Pylclari 1.000 mbq/ml solucion inyectable

Label: Label: information for the patient

Pylclari 1 000 MBq/ml injectable solution

Pylclari 1 500 MBq/ml injectable solution

piflufolastate (18F)

This medicine is subject to additional monitoring, which will expedite the detection of new information about its safety. You can contribute by reporting any adverse effects you may experience. The final part of section 4 includes information on how to report these adverse effects.

Read this label carefully before starting to use this medicine, because it contains important information for you.

• Keep this label, as you may need to refer to it again.
• If you have any questions, consult your nuclear physician, who will oversee the procedure.
• If you experience adverse effects, consult your nuclear physician, even if they are not listed in this label. See section 4.

This medication is a radiopharmaceutical for diagnostic use only.

Pylclari contains the active ingredient piflufolastat (18F), which contains radioactive fluorine (18F). It is administered so that doctors can perform a special type of examination called positron emission tomography (PET) to detect specific types of cancer cells with a protein called prostate-specific membrane antigen (PSMA). This medication is used in patients:

• with prostate cancer who have a high risk of disease spread to other parts of the body and who are suitable for curative treatment
• who have previously received treatment for prostate cancer and in whom cancer recurrence is suspected based on results from other tests (e.g., prostate-specific antigen, PSA).

The PET examination with Pylclari may help your doctor to locate where the disease is.

You should discuss the results of the test with the doctor who requested the examination.

The use of Pylclari involves exposure to small amounts of radioactivity. Your doctor and the nuclear medicine doctor have considered that the clinical benefit you will obtain from the procedure with the radiopharmaceutical outweighs the risk of exposure to radiation.

Pylclari should not be administered to you

If you are allergic to piflufolastat (18F) or any of the other components of this medication (listed in section 6).

Warnings and precautions

You should be especially careful with Pylclari

• if you have kidney problems
• if you are on a low-sodium diet (see section 2 "Pylclari contains sodium").

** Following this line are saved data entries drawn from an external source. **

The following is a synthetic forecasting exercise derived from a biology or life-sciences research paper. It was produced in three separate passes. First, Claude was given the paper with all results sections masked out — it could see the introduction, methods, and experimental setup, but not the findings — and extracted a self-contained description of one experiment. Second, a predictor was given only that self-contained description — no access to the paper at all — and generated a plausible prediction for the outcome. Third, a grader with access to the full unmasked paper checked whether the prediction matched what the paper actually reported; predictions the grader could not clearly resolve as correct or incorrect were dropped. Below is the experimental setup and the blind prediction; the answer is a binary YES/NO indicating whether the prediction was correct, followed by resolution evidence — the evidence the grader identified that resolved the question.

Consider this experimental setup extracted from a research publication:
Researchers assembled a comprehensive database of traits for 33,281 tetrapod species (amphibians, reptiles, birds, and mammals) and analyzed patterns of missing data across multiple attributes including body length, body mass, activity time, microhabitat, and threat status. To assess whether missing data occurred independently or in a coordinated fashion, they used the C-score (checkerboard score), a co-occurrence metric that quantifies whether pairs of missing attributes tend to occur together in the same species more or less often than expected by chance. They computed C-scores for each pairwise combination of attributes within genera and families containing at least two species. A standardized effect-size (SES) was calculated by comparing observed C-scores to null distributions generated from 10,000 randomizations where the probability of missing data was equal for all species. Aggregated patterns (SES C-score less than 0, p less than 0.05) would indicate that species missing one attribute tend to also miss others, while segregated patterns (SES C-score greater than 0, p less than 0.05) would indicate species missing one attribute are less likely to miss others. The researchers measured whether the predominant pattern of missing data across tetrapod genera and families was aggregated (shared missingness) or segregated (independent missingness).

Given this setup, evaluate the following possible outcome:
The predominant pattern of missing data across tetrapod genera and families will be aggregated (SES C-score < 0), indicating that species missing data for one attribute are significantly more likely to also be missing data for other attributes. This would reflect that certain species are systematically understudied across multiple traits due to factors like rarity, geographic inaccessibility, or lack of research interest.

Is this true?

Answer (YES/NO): YES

Before Pylclari administration, you must

Drink plenty of water before starting the examination to urinate as often as possible during the first hours after the examination.

Children and adolescents

This medication is not intended for use in children and adolescents.

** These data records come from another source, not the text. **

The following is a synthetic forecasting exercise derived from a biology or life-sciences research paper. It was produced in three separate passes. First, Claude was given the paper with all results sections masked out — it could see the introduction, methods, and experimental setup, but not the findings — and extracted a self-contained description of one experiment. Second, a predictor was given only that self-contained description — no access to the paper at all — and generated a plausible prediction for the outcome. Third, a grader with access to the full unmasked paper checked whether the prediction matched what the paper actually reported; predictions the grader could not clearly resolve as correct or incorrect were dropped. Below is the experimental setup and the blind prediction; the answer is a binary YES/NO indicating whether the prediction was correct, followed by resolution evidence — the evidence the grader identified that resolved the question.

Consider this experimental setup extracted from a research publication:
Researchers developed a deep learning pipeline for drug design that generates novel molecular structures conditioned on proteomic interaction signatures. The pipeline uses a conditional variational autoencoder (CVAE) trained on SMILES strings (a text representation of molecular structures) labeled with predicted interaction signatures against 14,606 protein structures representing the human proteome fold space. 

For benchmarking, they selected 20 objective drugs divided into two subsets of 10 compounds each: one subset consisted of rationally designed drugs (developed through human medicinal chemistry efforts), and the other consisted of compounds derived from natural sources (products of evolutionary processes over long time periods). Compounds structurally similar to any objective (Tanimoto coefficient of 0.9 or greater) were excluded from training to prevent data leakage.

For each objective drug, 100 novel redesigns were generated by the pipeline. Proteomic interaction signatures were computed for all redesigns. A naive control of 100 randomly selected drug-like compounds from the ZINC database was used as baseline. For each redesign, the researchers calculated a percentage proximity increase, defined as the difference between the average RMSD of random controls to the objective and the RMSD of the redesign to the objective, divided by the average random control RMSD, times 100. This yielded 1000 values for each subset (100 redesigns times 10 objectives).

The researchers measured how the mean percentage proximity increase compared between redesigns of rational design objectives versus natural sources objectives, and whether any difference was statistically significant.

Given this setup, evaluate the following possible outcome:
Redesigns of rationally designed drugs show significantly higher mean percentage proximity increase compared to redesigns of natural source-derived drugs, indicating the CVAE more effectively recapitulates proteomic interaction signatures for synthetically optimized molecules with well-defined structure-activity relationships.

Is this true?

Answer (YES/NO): YES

Other medications and Pylclari

Inform your doctor if you are taking, have taken recently, or may need to take any other medication, such as hormone therapy to treat your prostate cancer, as they may interfere with the interpretation of images by your doctor.

Pregnancy and breastfeeding

This medication is not intended for use in women.

Driving and operating machinery

It is unlikely that this medication will affect your ability to drive and use machines.

Pylclari contains alcohol (ethanol)

This medication contains up to 900 mg of alcohol per administration, which is equivalent to less than 23 ml of beer or 11 ml of wine. The small amount of alcohol in this medication will have no notable effect.

Pylclari contains sodium

This medication contains up to 35 mg of sodium (main component of cooking/salt) in each dose. This is equivalent to 2% of the maximum recommended daily sodium intake for an adult.

There are strict laws regarding the use, handling, and disposal of radioactive medications. Pylclari should only be used in special controlled areas. Only personnel with the necessary training and experience in its use with adequate safety precautions will be able to handle and administer this product. These individuals will take the necessary precautions to safely use this medication and will keep you informed of their actions.

Dosage

The nuclear medicine specialist overseeing the procedure will decide on the amount of this medication to be used in your case. It will be the minimum amount necessary to obtain the desired information. The recommended average dose is 4 MBq/kg of body weight; this is approximately 280 megabecquerels for an adult weighing 70 kg (MBq, the unit used to express radioactivity).

Administration of Pylclari and procedure performance

• This medication will be administered as a single injection into a vein in your arm.
• A single injection is sufficient to perform the test your doctor needs you to undergo.

Procedure duration

The nuclear medicine specialist will inform you of the usual duration of the procedure.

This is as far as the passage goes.